◆ EXCERPT PROVIDED ◆
Fun for the whole family
For a lot of people, Thanksgiving is about getting together with the extended family for a big meal and some together-time. But what do you do with that together-time after the meal’s eaten and the dishes are either washed or being ignored? We can’t all watch football all day, but how many forms of entertainment out there are suitable for kids without being drop-dead boring for teenagers and adults? What’s your favorite crowd-pleasing entertainment for a group of people of mixed ages and sensibilities, e.g. an extended family?
Tasha Robinson
For the past eight years or so, our go-to post-dinner family entertainment has been board or card games: Not complicated German resource-production-and-management type things, but stuff along the line of Apples To Apples, which is flexible enough to be kid-safe while the kids are involved, and get more colorful and risqué once they drop out or go to bed. (A couple of years ago, my sister-in-law pioneered a version of the game that skips the green cards entirely; one player picks a red card, and everyone just writes down whatever they think that player’s ultimate idea of “intelligent” or “sexy” or “pointless” might be. It’s even more flexible, and pretty telling about how well the players know each other.) The last couple of years, we’ve been pretty fond of Who? What? Where?, a drawing game that has everyone picking three cards and then trying to draw, say, Darth Vader bobbing for apples in Paris. (This game has the advantage of being fun for people who’ve been drinking, which coincidentally tends to lower the adults’ drawing skills down to the same level as the children’s.) It isn’t as passive and restful as sitting in front of a film or TV show, but at least these games keep the kids, teenagers, and drinkers happy so the die-hards who just want to, y’know, socialize with each other for once have some peace and quiet and can talk.

◆ PROVIDED MATERIAL ◆
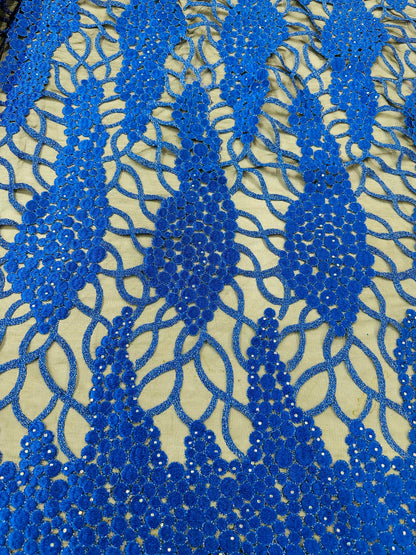 France lace peacock design embroidered high quality lace 2-way stretch 50/52” Sold by the YD.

◆ QUESTIONS ON THE MATERIAL ◆
1. From the Thanksgiving entertainment piece, reproduce the part that opens with the words containing "Fun for the" and closes with "an extended family?".
2. Condense the paragraph of the Thanksgiving entertainment piece that begins "For a lot of people, Thanksgiving is about" into a shorter version that keeps its main points.
3. Go on with the Thanksgiving entertainment piece from where it stops.
Those lines have no role here.

◆ EXPECTED RESPONSES ◆
1.
Fun for the whole family
For a lot of people, Thanksgiving is about getting together with the extended family for a big meal and some together-time. But what do you do with that together-time after the meal’s eaten and the dishes are either washed or being ignored? We can’t all watch football all day, but how many forms of entertainment out there are suitable for kids without being drop-dead boring for teenagers and adults? What’s your favorite crowd-pleasing entertainment for a group of people of mixed ages and sensibilities, e.g. an extended family?

2. For many people, Thanksgiving means a big meal and time together with extended family. After the meal and the dishes, the question is how to spend that time. Not everyone can watch football all day, and few kinds of entertainment suit kids without boring teenagers and adults. What is your favorite entertainment for a group of mixed ages and sensibilities, such as an extended family?

3.
Marah Eakin
I actually have no cousins to speak of, younger or older, so at holidays, my 25-year-old brother and I are the babies. After years of being scolded for excluding ourselves to do young-person things like watch football and nap, we’ve devised a few methods of entertainment interaction with my grandma, grandpa, and great-uncle. Over dinner, we steer the conversation away from hot-button political issues and toward the shows my Uncle Paul watches on TV, all of which are good, old-fashioned “no swearing and no dirty stuff” fare like NCIS. After much discussion of that and how handsome the guy on The Mentalist is, we retire to a game or two over cookies. For the past couple of years, it’s been either the aforementioned Apples To Apples, Scattergories, or Uno, all of which allow for maximum joking interaction without much mention of Sarah Palin, or whether my brother and I have been to church recently.
Will Harris
I’m sure the Parents Television Council will call me to the carpet for this one, but the strongest bond between me and my daughter Allyson is the one we forged by watching The Simpsons together. I am thankful I married a woman who—while she doesn’t actually love the series the same way I do—at least finds it funny, and our holiday gatherings rarely expand beyond ourselves and our respective parents, who also tolerate the show. Mind you, as it’s obviously not intended for kids, we’d debated how we would handle the show’s occasional obscenities, but in the end, we decided we’d just keep watching it around Ally until she repeated something inappropriate, at which point we’d take it off the table for family viewing. When she finally committed this sin at age 2, however, we were hard-pressed to punish her, as she used the word in the right context. (“Daddy, I want to tell you a story about a monster. A monster… from HELL!”) Instead, we took a different tactic, underlining that some words were “TV words,” i.e. only to be spoken by people on TV, and that if we heard her repeating any such words, she’d get one warning for clarification purposes, but anything after that would mean the end of The Simpsons for Ally. She’s now 6 years old, and not only are we still watching The Simpsons together—who says threats don’t work?—but she’s absorbed so much of the show that when I say the words “Lisa needs braces,” she immediately responds, “Dental plan!” True story. You’re welcome, next generation!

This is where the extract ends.